In the terms of its role in neurotoxicity and male fertility, Dpl has recently emerged as a potential regulator of vascular biology. Chen et al. showed that endothelial Prnd/Dpl is selectively expressed in angiogenic central nervous system (CNS) endothelial cells and is required for proper brain vessel morphogenesis and blood-brain barrier (BBB) formation [52], suggesting that Dpl plays a role in endothelial signaling pathways to regulate angiogenesis with barrier maturation. In other study, Dpl in tumor endothelial cells has been shown to promote pathological angiogenesis, and pharmacological targeting of the Dpl/VEGFR2 axis selectively suppresses tumor vascularization without affecting normal endothelial cells [53].
Future studies would be required for fully addressing Dpl in terms of prion-related cardiomyopathy. Comparative analyses of Prnd polymorphisms and Dpl expression in human cardiomyopathy cohorts, together with experimental modulation of Prnd in our Tg(OrPrP)Prnp0/0 mice, could contribute to understand whether Dpl play as role of modulator for cardiac disease. Such studies would compensate the recent information from the studies on Prnd variants in companion animals and livestock, which have already revealed species-specific associations between Prnd polymorphisms, and prion disease susceptibility [54,55]. Insights of comparative genetic knowledge on Prnd together with endothelial and myocardial Dpl function might establish a framework link of prion protein family proteins in the terms of vascular homeostasis and cardiomyopathy.

5. Conclusions

Neurodegenerative diseases, such as FA and PD, are frequently associated with cardiomyopathy. We describe a novel mouse model for cardiomyopathy, which was observed during the development of prion agent sensitive Tg mice. Specifically, it was expected that these mice express OrPrP ubiquitously, including in nerve cells, immune cell, and other cells using the β-actin promoter. Tg mouse models are an important resource for the development of cardiac pharmaceuticals for humans and animals. These mice are useful in safety testing before identifying effective measures for humans with underlying heart diseases. To identify new drugs, we require Tg mice, which show abnormal ECG waves. PMDs have been the focus of traditional studies on prion diseases. Understanding aggregation-induced toxicity, abnormal topology or altered trafficking are likely to be a major focus in future prion studies.

Author Contributions

Conceptualization, S.S., H.E., H.T., S.I. and T.O.; writing—original draft preparation, S.S.; writing—review and editing, S.S., A.S., H.E., H.T., S.I. and T.O. All authors have read and agreed to the published version of the manuscript.

Funding

This research received no external funding.
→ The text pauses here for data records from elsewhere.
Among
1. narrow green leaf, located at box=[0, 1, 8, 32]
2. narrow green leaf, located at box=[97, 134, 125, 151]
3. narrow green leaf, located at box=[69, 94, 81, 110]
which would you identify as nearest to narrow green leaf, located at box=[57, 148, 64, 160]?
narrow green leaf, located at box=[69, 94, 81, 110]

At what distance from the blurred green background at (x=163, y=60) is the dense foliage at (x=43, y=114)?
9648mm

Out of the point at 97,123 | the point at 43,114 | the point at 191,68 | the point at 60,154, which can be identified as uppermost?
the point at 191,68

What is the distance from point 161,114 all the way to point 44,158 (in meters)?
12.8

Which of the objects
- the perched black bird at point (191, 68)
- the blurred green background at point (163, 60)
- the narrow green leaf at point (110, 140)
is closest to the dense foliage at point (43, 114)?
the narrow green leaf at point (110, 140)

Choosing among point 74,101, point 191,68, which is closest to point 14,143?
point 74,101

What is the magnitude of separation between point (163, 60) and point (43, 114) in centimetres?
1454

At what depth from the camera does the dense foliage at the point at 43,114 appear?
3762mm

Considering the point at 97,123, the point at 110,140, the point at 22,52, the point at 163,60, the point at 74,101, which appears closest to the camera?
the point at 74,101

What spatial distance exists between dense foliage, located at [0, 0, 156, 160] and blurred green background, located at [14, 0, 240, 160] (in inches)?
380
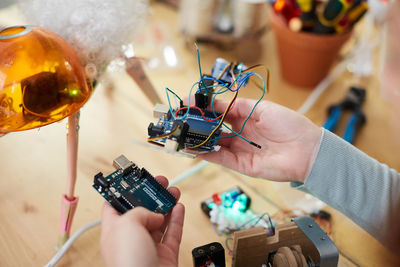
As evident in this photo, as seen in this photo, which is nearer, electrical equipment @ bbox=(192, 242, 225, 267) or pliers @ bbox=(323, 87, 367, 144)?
electrical equipment @ bbox=(192, 242, 225, 267)

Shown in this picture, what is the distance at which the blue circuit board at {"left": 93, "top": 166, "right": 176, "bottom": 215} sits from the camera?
18.9 inches

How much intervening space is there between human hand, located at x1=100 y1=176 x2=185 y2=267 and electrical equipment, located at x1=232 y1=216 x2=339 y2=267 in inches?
3.7

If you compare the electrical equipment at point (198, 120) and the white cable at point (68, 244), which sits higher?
the electrical equipment at point (198, 120)

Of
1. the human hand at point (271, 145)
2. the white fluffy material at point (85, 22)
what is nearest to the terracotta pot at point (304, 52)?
the human hand at point (271, 145)

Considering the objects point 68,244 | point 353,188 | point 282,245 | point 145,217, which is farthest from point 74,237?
point 353,188

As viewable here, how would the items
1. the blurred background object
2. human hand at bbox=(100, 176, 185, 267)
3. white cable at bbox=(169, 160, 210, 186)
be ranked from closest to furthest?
human hand at bbox=(100, 176, 185, 267) < white cable at bbox=(169, 160, 210, 186) < the blurred background object

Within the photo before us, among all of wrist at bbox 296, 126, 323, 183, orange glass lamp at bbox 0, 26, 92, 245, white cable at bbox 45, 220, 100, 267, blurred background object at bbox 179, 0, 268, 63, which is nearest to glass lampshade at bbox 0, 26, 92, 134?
orange glass lamp at bbox 0, 26, 92, 245

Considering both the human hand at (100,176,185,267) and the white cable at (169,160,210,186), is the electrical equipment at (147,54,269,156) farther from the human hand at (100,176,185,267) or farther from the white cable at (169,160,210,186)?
the white cable at (169,160,210,186)

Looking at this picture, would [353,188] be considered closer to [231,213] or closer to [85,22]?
[231,213]

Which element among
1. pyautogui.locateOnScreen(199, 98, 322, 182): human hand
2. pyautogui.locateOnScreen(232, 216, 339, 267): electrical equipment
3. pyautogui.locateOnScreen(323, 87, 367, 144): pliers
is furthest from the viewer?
pyautogui.locateOnScreen(323, 87, 367, 144): pliers

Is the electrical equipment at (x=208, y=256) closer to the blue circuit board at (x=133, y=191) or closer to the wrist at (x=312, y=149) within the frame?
the blue circuit board at (x=133, y=191)

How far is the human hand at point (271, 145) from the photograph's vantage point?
60 centimetres

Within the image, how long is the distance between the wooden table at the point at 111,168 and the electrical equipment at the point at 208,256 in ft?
0.29

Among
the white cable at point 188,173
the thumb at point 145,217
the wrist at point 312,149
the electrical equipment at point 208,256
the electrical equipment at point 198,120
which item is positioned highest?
the electrical equipment at point 198,120
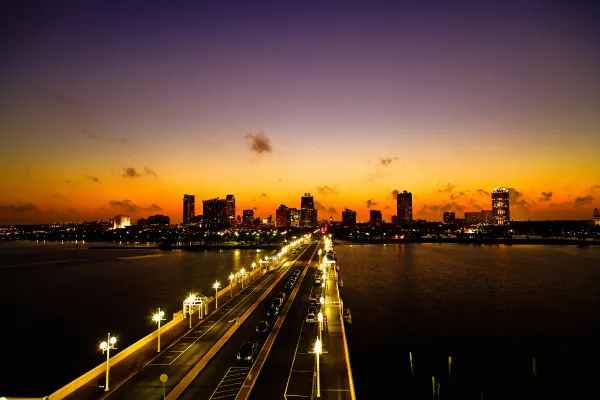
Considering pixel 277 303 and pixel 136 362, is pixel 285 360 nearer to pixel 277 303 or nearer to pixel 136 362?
pixel 136 362

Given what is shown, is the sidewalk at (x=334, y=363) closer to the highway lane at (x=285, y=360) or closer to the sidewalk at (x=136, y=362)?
the highway lane at (x=285, y=360)

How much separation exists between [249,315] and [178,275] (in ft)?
174

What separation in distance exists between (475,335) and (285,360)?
24228 millimetres

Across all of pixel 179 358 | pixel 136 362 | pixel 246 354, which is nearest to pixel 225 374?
pixel 246 354

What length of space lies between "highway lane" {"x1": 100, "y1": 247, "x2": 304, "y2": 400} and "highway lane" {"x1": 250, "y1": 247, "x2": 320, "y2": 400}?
4119 mm

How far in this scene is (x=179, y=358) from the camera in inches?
953

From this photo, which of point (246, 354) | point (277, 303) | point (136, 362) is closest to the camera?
point (136, 362)

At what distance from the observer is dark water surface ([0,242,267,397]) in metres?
33.4

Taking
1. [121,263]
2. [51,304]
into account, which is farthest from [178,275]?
[121,263]

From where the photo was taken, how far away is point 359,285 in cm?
6756

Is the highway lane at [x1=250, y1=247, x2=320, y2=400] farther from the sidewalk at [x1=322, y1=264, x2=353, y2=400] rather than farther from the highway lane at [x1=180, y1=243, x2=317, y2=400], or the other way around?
the highway lane at [x1=180, y1=243, x2=317, y2=400]

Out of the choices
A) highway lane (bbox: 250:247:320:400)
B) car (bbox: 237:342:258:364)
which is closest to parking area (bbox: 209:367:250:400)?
car (bbox: 237:342:258:364)

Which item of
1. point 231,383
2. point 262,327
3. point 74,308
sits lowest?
point 74,308

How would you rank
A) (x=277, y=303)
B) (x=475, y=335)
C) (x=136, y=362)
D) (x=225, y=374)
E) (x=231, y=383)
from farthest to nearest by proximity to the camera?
(x=475, y=335), (x=277, y=303), (x=136, y=362), (x=225, y=374), (x=231, y=383)
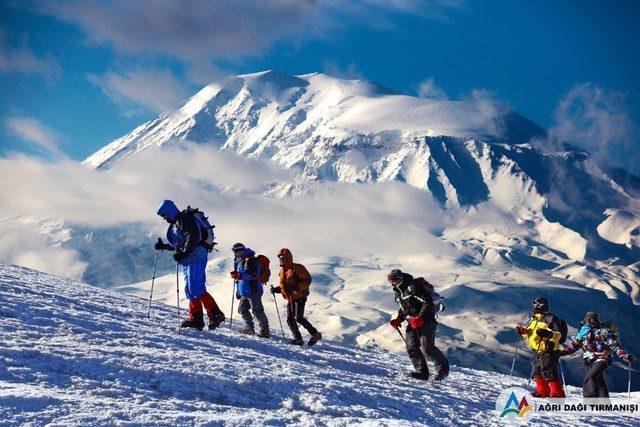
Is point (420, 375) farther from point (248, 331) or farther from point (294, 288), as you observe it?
point (248, 331)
Institutional Review Board Statement

The animal study protocol was submitted to the Institutional Review Board of the University of Tokyo (notification code: 1818T0061; May 15, 2006).
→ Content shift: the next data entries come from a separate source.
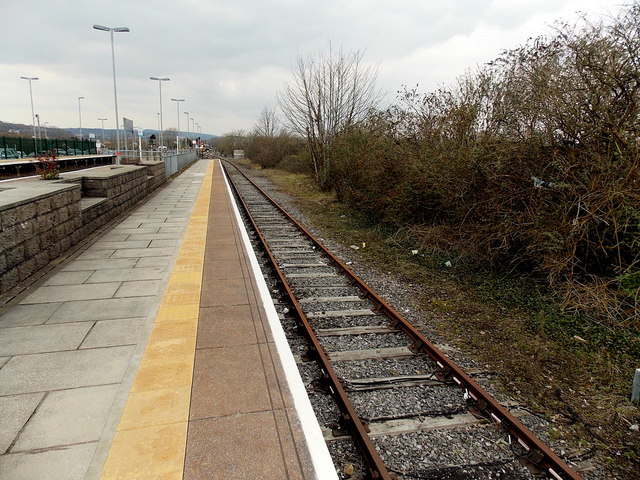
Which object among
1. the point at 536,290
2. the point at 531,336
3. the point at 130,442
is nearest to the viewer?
the point at 130,442

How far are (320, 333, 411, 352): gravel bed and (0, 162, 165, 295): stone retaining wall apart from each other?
14.7 feet

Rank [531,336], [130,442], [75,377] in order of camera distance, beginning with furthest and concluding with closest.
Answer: [531,336]
[75,377]
[130,442]

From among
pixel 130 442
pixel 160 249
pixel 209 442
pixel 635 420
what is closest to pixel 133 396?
pixel 130 442

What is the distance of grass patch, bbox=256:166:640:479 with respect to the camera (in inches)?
142

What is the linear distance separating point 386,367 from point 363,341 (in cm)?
63

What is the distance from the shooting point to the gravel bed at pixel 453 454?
3.08m

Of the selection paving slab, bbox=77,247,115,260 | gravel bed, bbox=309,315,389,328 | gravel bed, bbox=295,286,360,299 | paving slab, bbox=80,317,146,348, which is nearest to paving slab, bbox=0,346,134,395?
paving slab, bbox=80,317,146,348

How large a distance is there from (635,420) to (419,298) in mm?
3295

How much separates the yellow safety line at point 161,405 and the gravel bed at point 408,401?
1.56 m

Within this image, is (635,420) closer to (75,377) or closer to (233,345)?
(233,345)

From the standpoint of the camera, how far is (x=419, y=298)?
672cm

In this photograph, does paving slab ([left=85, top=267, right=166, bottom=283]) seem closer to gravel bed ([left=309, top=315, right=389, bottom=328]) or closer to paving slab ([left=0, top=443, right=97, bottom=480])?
gravel bed ([left=309, top=315, right=389, bottom=328])

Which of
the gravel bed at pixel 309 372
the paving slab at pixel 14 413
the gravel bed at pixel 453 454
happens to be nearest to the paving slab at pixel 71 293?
the paving slab at pixel 14 413

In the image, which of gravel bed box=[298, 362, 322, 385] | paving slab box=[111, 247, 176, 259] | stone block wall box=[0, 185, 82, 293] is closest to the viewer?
gravel bed box=[298, 362, 322, 385]
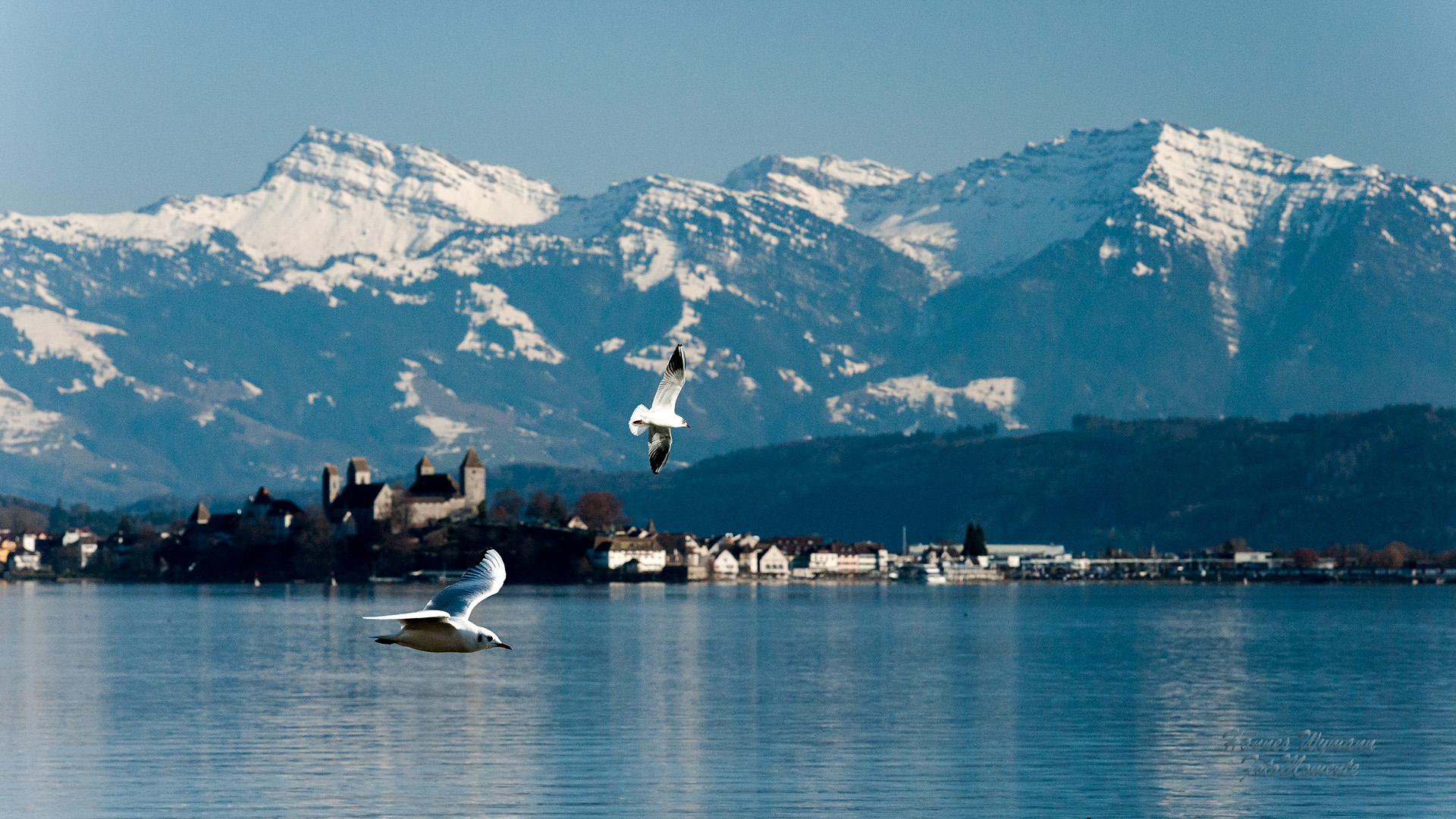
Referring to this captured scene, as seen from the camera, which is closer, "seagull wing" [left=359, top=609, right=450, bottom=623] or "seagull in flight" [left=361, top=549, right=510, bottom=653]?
"seagull wing" [left=359, top=609, right=450, bottom=623]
Informed Consent Statement

Not applicable.

Data Availability Statement

The original contributions presented in this study are included in the article. Further inquiries can be directed to the corresponding authors.

Acknowledgments

Major thanks are due to Director Prof. Toru Miyazaki (The Institute for AIM Medicine, Shinjuku 162-0054, Tokyo, Japan) for his intensive discussion of Tg mice developments. We would like to express our gratitude to Drs. Yoshitsugu Matsumoto and Keiichi Saeki (Department of Molecular Immunology, School of Agriculture and Life Sciences, the University of Tokyo, Tokyo, Japan) for many helpful discussions and advice throughout this work.

Conflicts of Interest

The authors declare no competing interests.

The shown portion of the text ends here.